---------- Data listing

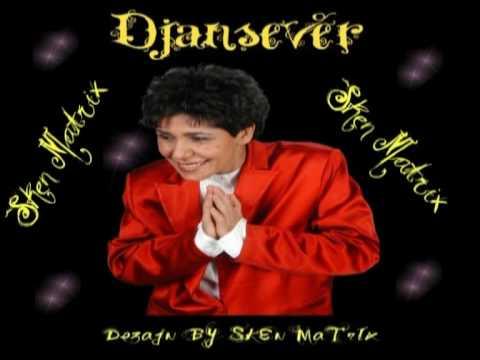 Djansever ((2009////2010)) Belja Mangipaskiri Novi Album Track N°10 BY SkEn MaTrIx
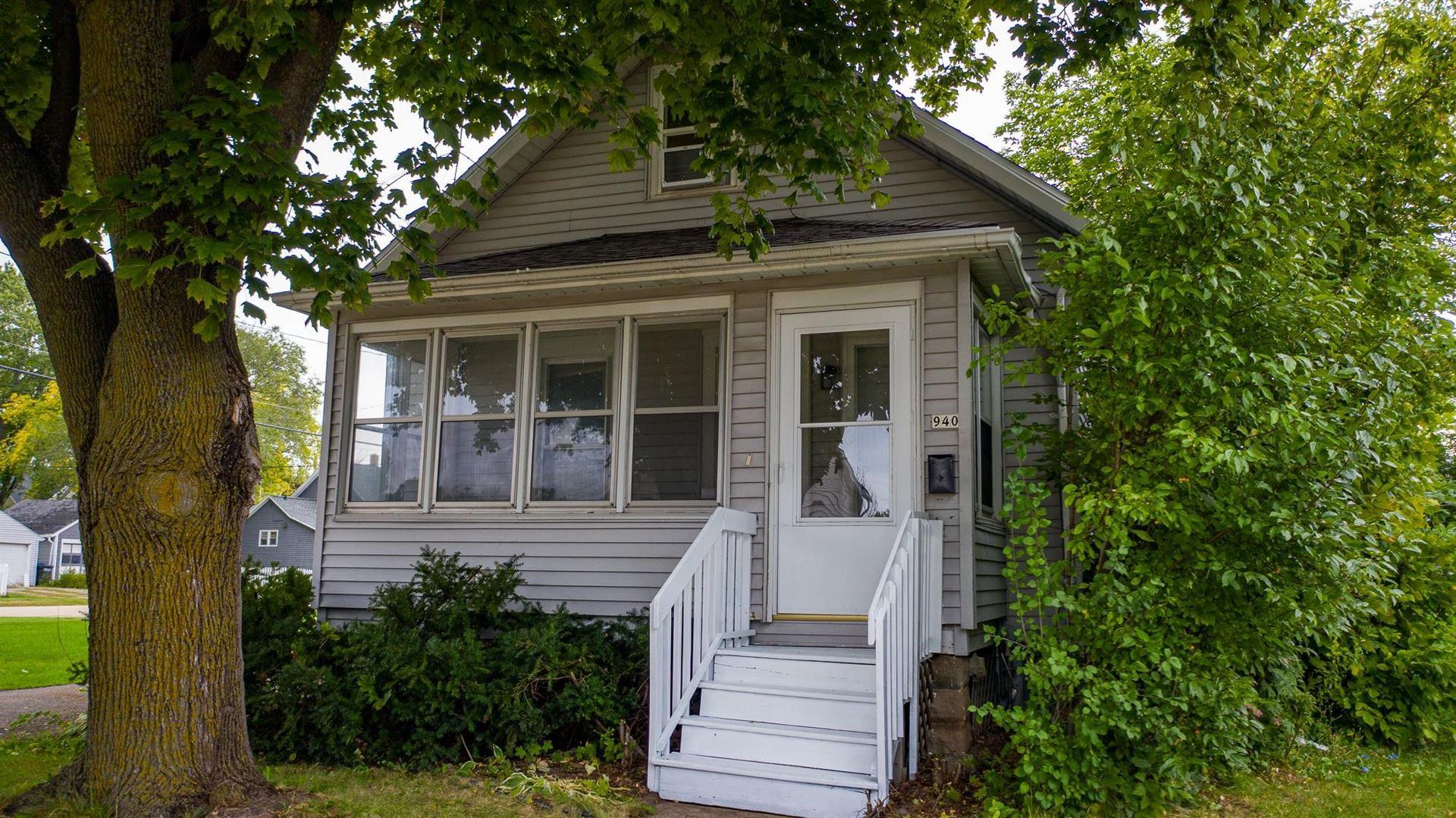940 DOVE Street, Oshkosh, WI 54902 - MLS#: 50248378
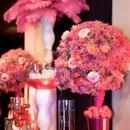 130x130 sq 1302112518650 floral1lrg8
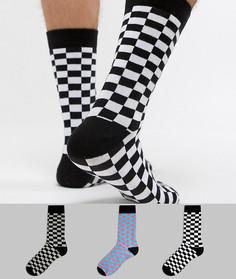 Набор из 3 пар носков в шахматную клетку ASOS DESIGN - Мульти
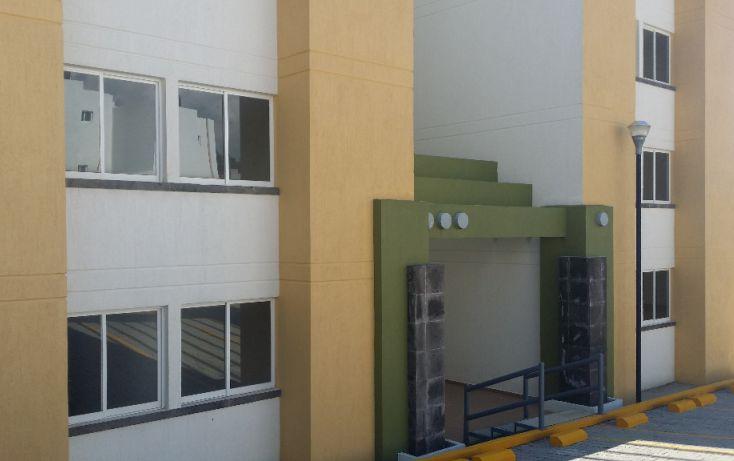 Foto de departamento en venta en, lomas de zompantle, cuernavaca, morelos, 1474055 no 07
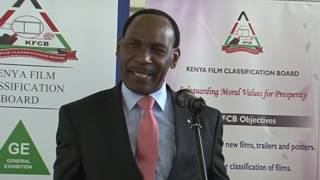 KFCB CEO Ezekiel Mutua at Karatina University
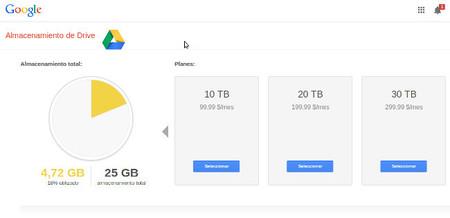Google Drive rebaja los precios del almacenamiento en la nube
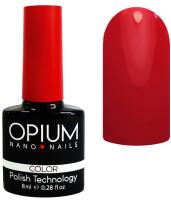 Гель-лак для ногтей Opium Nano nails 159 (8мл) -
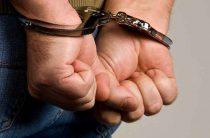Злоумышленник задержан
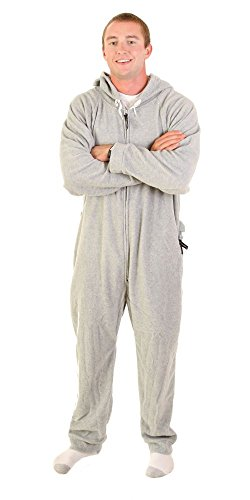 Forever Lazy Adult Onesie - Asleep on the Job Gray - XS
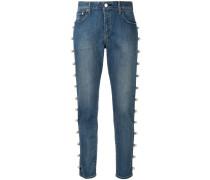 'Edge' Jeans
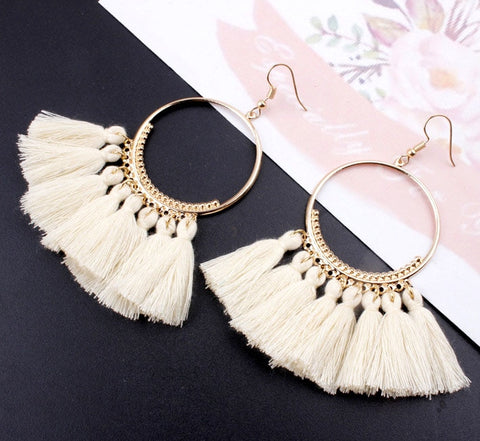 Bohemian Handmade Vintage Round Long Drop Earrings
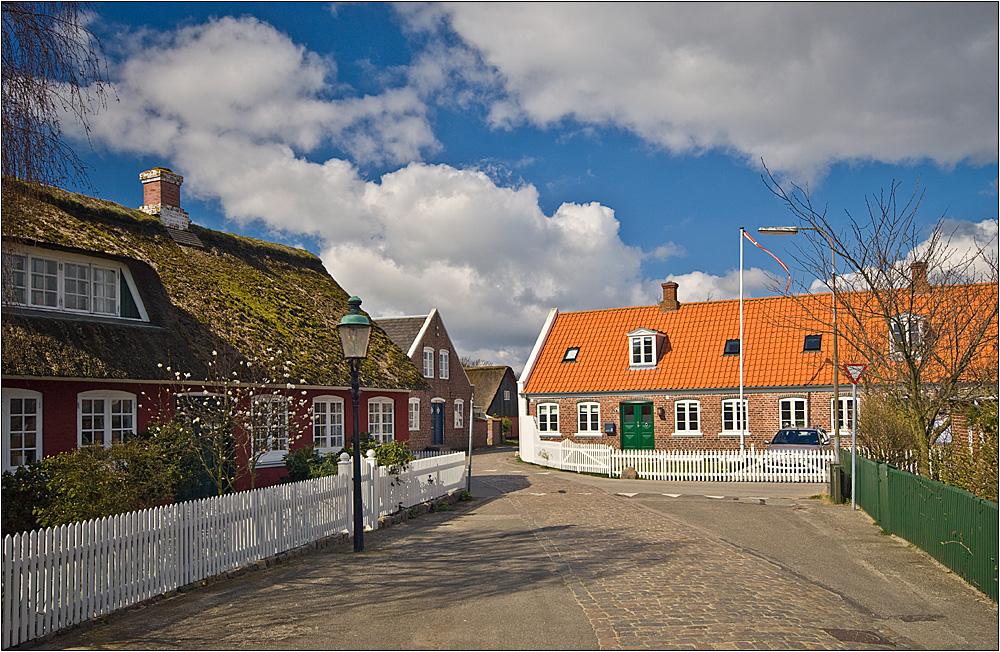 Fanø, Nordby
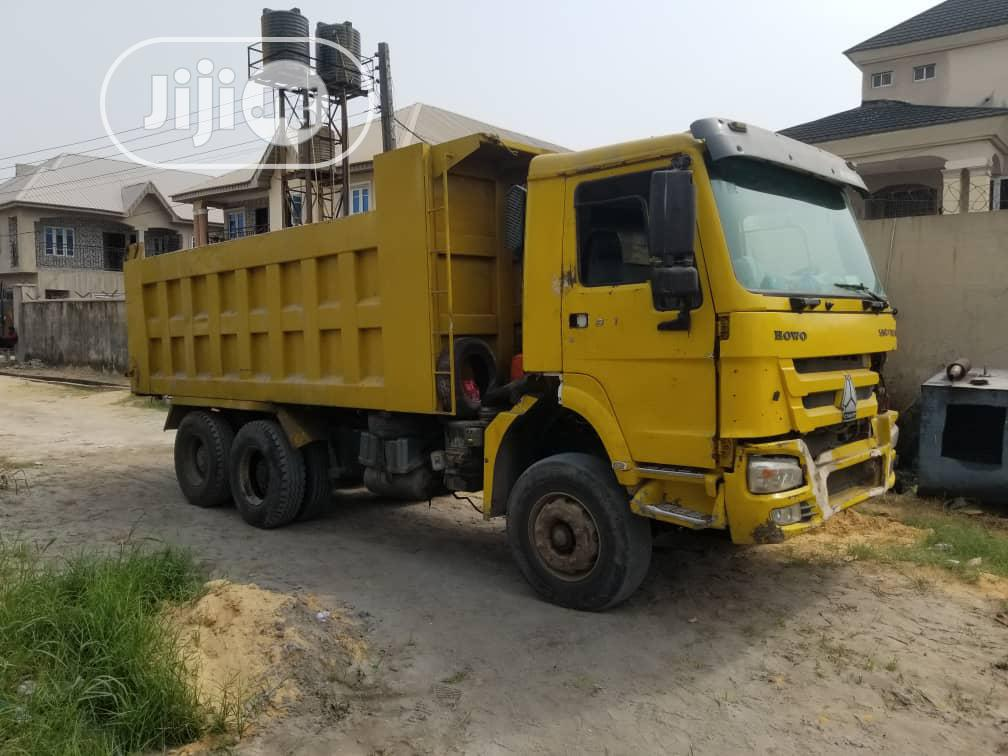 Archive: China Truck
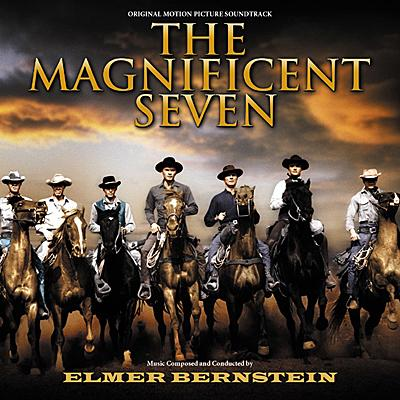 «The Magnificent Seven»
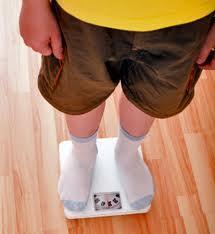Μάστιγα η παχυσαρκία στα παιδιά της Ελλάδας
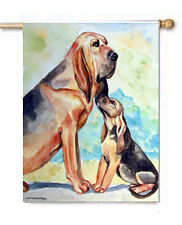BLOODHOUND MOM & PUP FLAG HOUSE OR GARDEN SZ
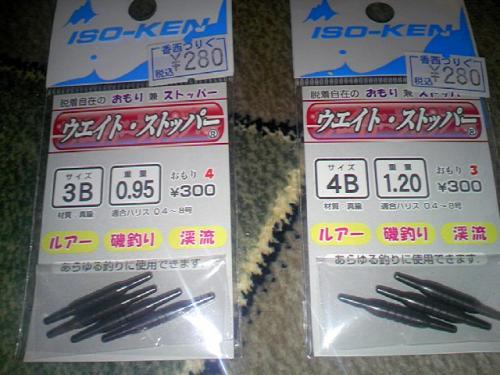 TS3E0145_convert_20111229020910.jpg
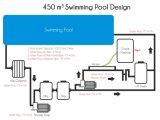 El Ce aprueba el generador del ozono de la piscina 100g para la limpieza del agua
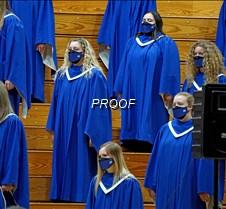 Concert choir altos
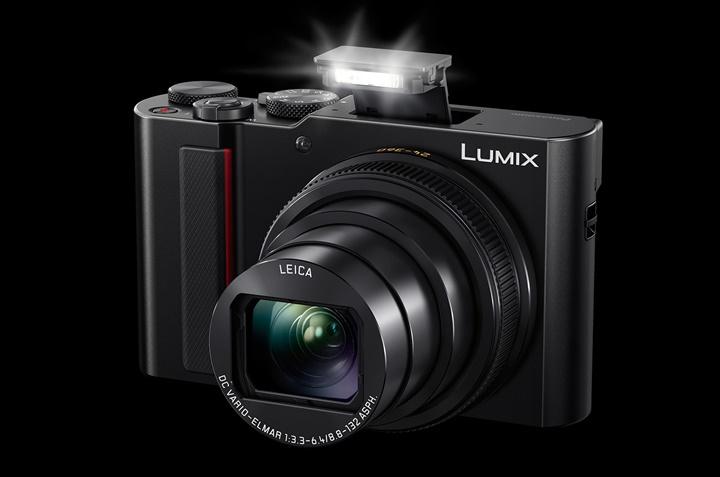 Panasonic ra mắt máy ảnh siêu zoom ZS200: Ống kính Leica, zoom tối đa 360x - ảnh 1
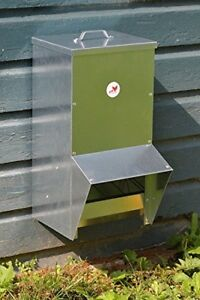 Chicken Feeder Rainproof Outdoor Wall Mount Stand Poultry Farm 25 Lbs Capacity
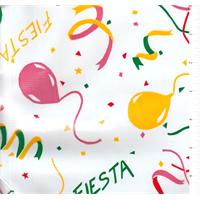 Green Fiesta Oilcloth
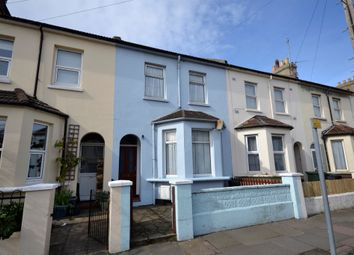 Thumbnail 3 bedroom terraced house for sale in Susans Road, Eastbourne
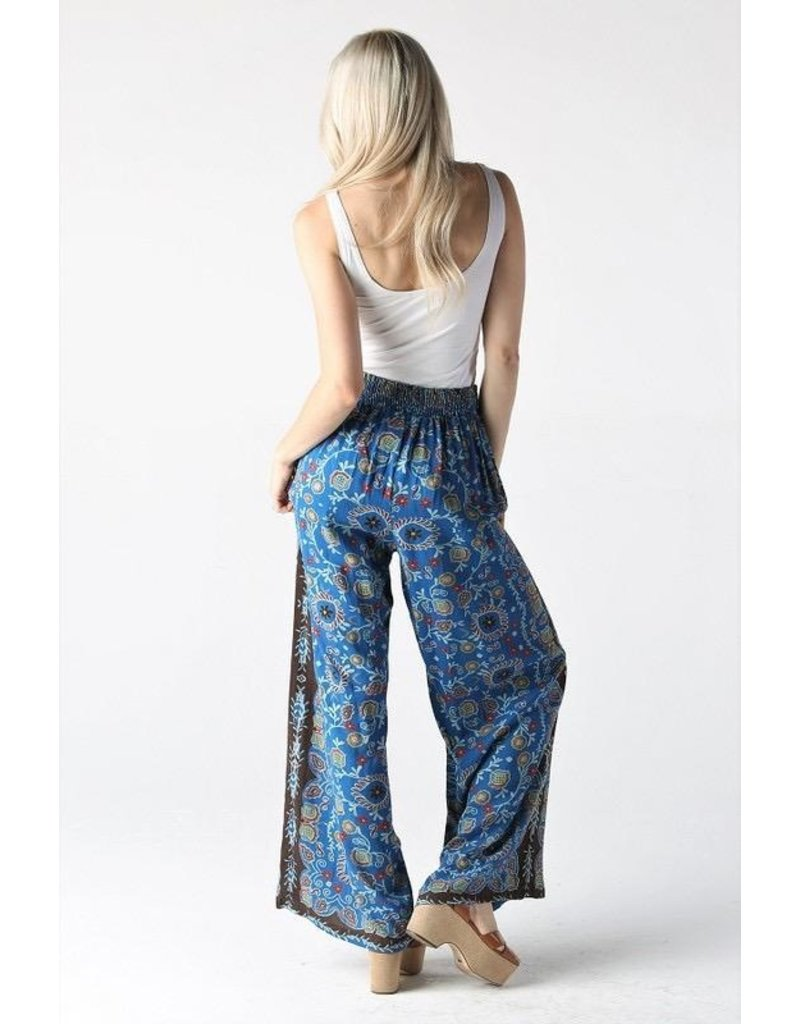 Angie Clothing Pants-Boho Breeze Wide Leg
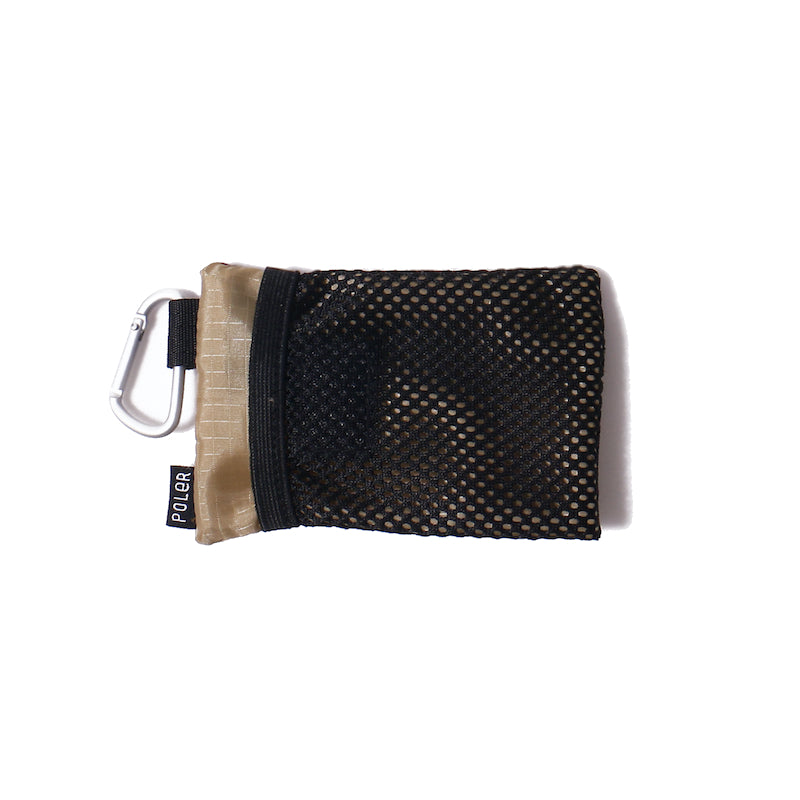 Zipper Wallet-Purple/Beige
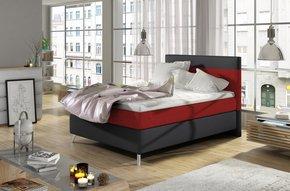 Cosin Bed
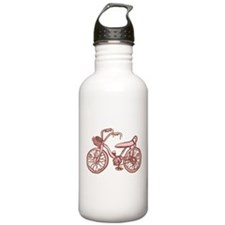 Retro Pink Bike Water Bottle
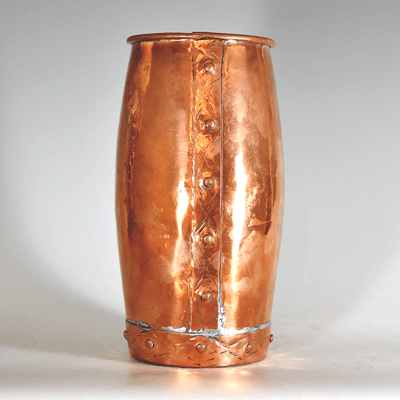 プランターケース プランター コッパー 銅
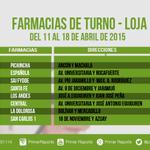 Aquí las farmacias de turno en #Loja: http://t.co/G7Yuv72mYD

--------------------

Each line from the one containing "プランターケース プランター コッパー 銅" through the last line of the entries above should be duplicated exactly, both included; leave out pictures and add nothing.

 プランターケース プランター コッパー 銅
 Aquí las farmacias de turno en #Loja: http://t.co/G7Yuv72mYD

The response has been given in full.